SUPPLIED DATA |
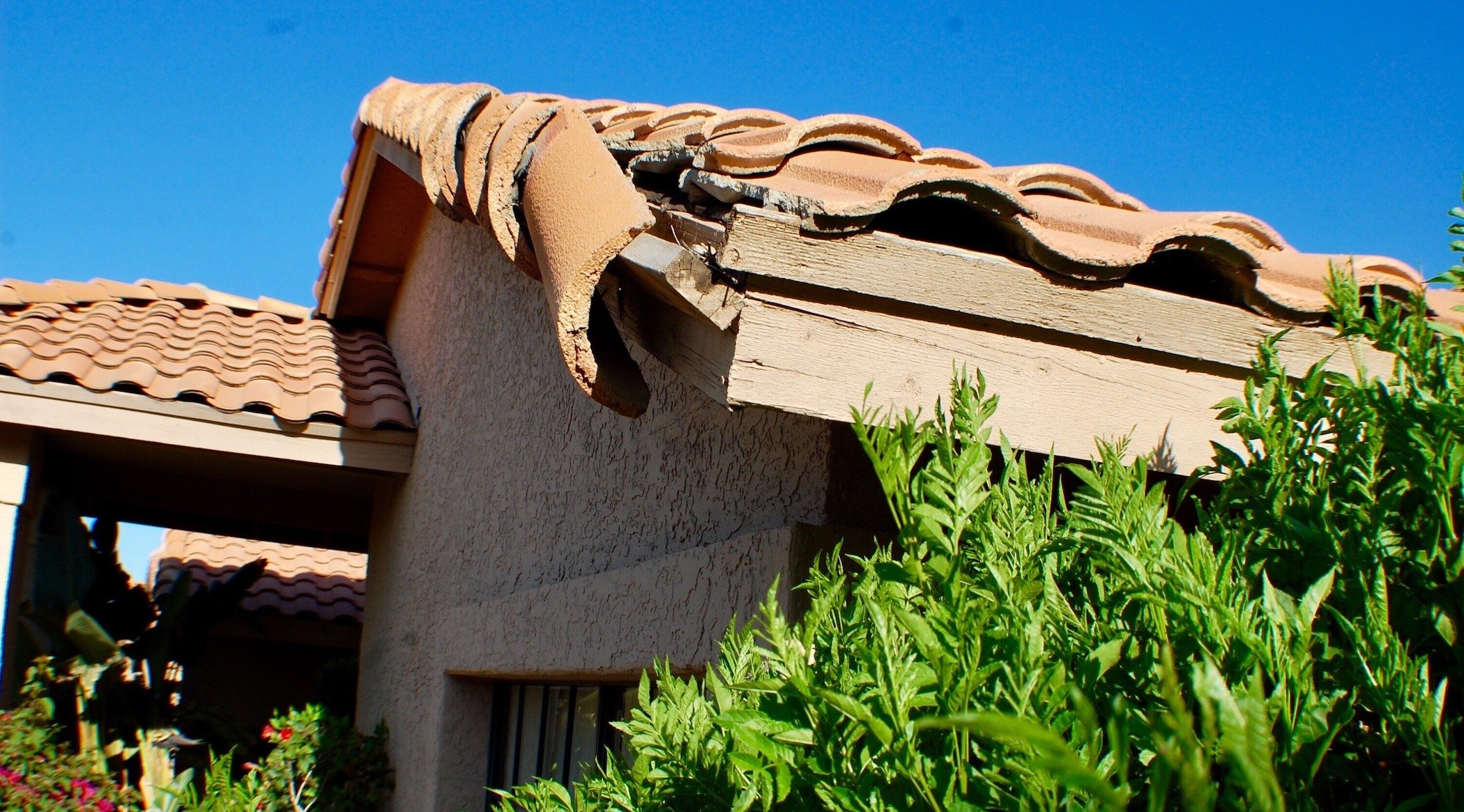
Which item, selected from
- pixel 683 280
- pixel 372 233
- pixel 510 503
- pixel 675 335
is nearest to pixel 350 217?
pixel 372 233

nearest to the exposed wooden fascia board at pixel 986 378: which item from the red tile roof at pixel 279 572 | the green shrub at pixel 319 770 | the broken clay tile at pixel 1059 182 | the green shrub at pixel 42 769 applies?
the broken clay tile at pixel 1059 182

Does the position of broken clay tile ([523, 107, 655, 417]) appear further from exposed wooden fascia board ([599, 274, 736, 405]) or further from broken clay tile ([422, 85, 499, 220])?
broken clay tile ([422, 85, 499, 220])

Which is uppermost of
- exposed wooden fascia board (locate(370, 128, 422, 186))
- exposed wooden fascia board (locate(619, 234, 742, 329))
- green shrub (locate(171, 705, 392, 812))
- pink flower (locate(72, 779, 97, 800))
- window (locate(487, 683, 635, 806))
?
exposed wooden fascia board (locate(370, 128, 422, 186))

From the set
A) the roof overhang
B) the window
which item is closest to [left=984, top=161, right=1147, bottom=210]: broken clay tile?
the window

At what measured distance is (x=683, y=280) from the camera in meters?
1.89

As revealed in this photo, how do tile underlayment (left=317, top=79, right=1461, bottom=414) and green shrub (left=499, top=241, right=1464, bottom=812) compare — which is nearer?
green shrub (left=499, top=241, right=1464, bottom=812)

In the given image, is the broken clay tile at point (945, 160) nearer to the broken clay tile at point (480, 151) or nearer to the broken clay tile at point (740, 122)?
the broken clay tile at point (740, 122)

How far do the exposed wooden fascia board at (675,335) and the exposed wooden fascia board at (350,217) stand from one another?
13.1ft

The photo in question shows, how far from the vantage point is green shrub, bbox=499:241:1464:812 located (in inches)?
37.7

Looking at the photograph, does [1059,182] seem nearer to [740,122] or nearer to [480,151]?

DIRECTION |
Copy every item above word for word, leaving out the pictures.

EXPECTED ANSWER |
Which item, selected from
- pixel 683 280
- pixel 372 233
- pixel 510 503
- pixel 675 335
is nearest to pixel 350 217?
pixel 372 233

nearest to the exposed wooden fascia board at pixel 986 378: which item from the red tile roof at pixel 279 572 | the green shrub at pixel 319 770 | the broken clay tile at pixel 1059 182 | the green shrub at pixel 42 769 applies?
the broken clay tile at pixel 1059 182

Does the position of broken clay tile ([523, 107, 655, 417]) appear further from exposed wooden fascia board ([599, 274, 736, 405]) or further from broken clay tile ([422, 85, 499, 220])?
broken clay tile ([422, 85, 499, 220])

Which is uppermost of
- exposed wooden fascia board (locate(370, 128, 422, 186))
- exposed wooden fascia board (locate(619, 234, 742, 329))
- green shrub (locate(171, 705, 392, 812))
- pink flower (locate(72, 779, 97, 800))
- window (locate(487, 683, 635, 806))
?
exposed wooden fascia board (locate(370, 128, 422, 186))

From the set
A) the roof overhang
B) the window
which item is closest to [left=984, top=161, right=1147, bottom=210]: broken clay tile?
the window

At what measured distance is (x=683, y=280) from the camera in meters?
1.89

As revealed in this photo, how do tile underlayment (left=317, top=79, right=1461, bottom=414) and green shrub (left=499, top=241, right=1464, bottom=812) compare — which is nearer?
green shrub (left=499, top=241, right=1464, bottom=812)

In the given image, is the broken clay tile at point (945, 160) nearer to the broken clay tile at point (480, 151) or nearer to the broken clay tile at point (740, 122)?
the broken clay tile at point (740, 122)

How far do the exposed wooden fascia board at (675,335) and the exposed wooden fascia board at (350,217) stand from one another?
13.1ft

The photo in question shows, how far from the vantage point is green shrub, bbox=499:241:1464:812 located (in inches)?
37.7

Looking at the photograph, does [1059,182] seem nearer to [740,122] or nearer to [480,151]?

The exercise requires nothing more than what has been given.